Entries supplied START

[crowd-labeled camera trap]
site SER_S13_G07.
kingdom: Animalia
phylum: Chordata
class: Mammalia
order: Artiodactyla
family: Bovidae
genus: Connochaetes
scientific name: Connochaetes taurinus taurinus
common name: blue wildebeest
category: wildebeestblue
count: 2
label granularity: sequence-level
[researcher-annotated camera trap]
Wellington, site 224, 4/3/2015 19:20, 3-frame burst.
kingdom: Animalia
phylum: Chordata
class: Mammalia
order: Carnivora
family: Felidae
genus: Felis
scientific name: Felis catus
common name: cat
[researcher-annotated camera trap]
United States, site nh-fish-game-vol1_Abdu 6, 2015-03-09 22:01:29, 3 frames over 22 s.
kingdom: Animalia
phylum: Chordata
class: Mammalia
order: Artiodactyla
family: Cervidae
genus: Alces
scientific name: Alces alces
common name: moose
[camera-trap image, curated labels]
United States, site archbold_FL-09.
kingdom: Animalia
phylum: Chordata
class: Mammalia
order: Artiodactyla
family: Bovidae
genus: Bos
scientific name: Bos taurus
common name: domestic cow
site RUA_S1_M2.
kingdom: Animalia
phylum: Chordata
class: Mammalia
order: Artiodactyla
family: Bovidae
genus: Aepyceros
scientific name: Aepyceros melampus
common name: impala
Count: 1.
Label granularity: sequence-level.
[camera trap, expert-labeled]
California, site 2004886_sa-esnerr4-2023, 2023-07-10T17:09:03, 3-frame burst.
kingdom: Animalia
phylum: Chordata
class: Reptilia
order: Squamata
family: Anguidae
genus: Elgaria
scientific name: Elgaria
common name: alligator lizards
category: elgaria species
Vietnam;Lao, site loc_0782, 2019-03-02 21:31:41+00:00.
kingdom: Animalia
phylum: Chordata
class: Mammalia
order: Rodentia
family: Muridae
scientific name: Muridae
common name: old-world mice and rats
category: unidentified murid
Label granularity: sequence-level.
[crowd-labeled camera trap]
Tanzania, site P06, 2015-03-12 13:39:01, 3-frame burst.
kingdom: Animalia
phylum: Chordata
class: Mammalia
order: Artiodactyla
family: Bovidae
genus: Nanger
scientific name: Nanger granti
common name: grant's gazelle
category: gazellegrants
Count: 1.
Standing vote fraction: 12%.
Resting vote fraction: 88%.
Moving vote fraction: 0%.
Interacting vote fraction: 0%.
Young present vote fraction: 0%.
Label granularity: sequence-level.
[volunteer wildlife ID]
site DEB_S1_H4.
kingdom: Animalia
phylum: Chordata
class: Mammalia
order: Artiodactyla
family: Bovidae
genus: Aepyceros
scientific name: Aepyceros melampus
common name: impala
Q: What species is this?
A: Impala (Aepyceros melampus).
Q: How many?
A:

Entries supplied END

**How to complete this task:** The line containing "scientific name: Bos taurus" marks the start; retype it and each line after it through the end of the records above, exactly.

**Answer space:**
scientific name: Bos taurus
common name: domestic cow
site RUA_S1_M2.
kingdom: Animalia
phylum: Chordata
class: Mammalia
order: Artiodactyla
family: Bovidae
genus: Aepyceros
scientific name: Aepyceros melampus
common name: impala
Count: 1.
Label granularity: sequence-level.
[camera trap, expert-labeled]
California, site 2004886_sa-esnerr4-2023, 2023-07-10T17:09:03, 3-frame burst.
kingdom: Animalia
phylum: Chordata
class: Reptilia
order: Squamata
family: Anguidae
genus: Elgaria
scientific name: Elgaria
common name: alligator lizards
category: elgaria species
Vietnam;Lao, site loc_0782, 2019-03-02 21:31:41+00:00.
kingdom: Animalia
phylum: Chordata
class: Mammalia
order: Rodentia
family: Muridae
scientific name: Muridae
common name: old-world mice and rats
category: unidentified murid
Label granularity: sequence-level.
[crowd-labeled camera trap]
Tanzania, site P06, 2015-03-12 13:39:01, 3-frame burst.
kingdom: Animalia
phylum: Chordata
class: Mammalia
order: Artiodactyla
family: Bovidae
genus: Nanger
scientific name: Nanger granti
common name: grant's gazelle
category: gazellegrants
Count: 1.
Standing vote fraction: 12%.
Resting vote fraction: 88%.
Moving vote fraction: 0%.
Interacting vote fraction: 0%.
Young present vote fraction: 0%.
Label granularity: sequence-level.
[volunteer wildlife ID]
site DEB_S1_H4.
kingdom: Animalia
phylum: Chordata
class: Mammalia
order: Artiodactyla
family: Bovidae
genus: Aepyceros
scientific name: Aepyceros melampus
common name: impala
Q: What species is this?
A: Impala (Aepyceros melampus).
Q: How many?
A:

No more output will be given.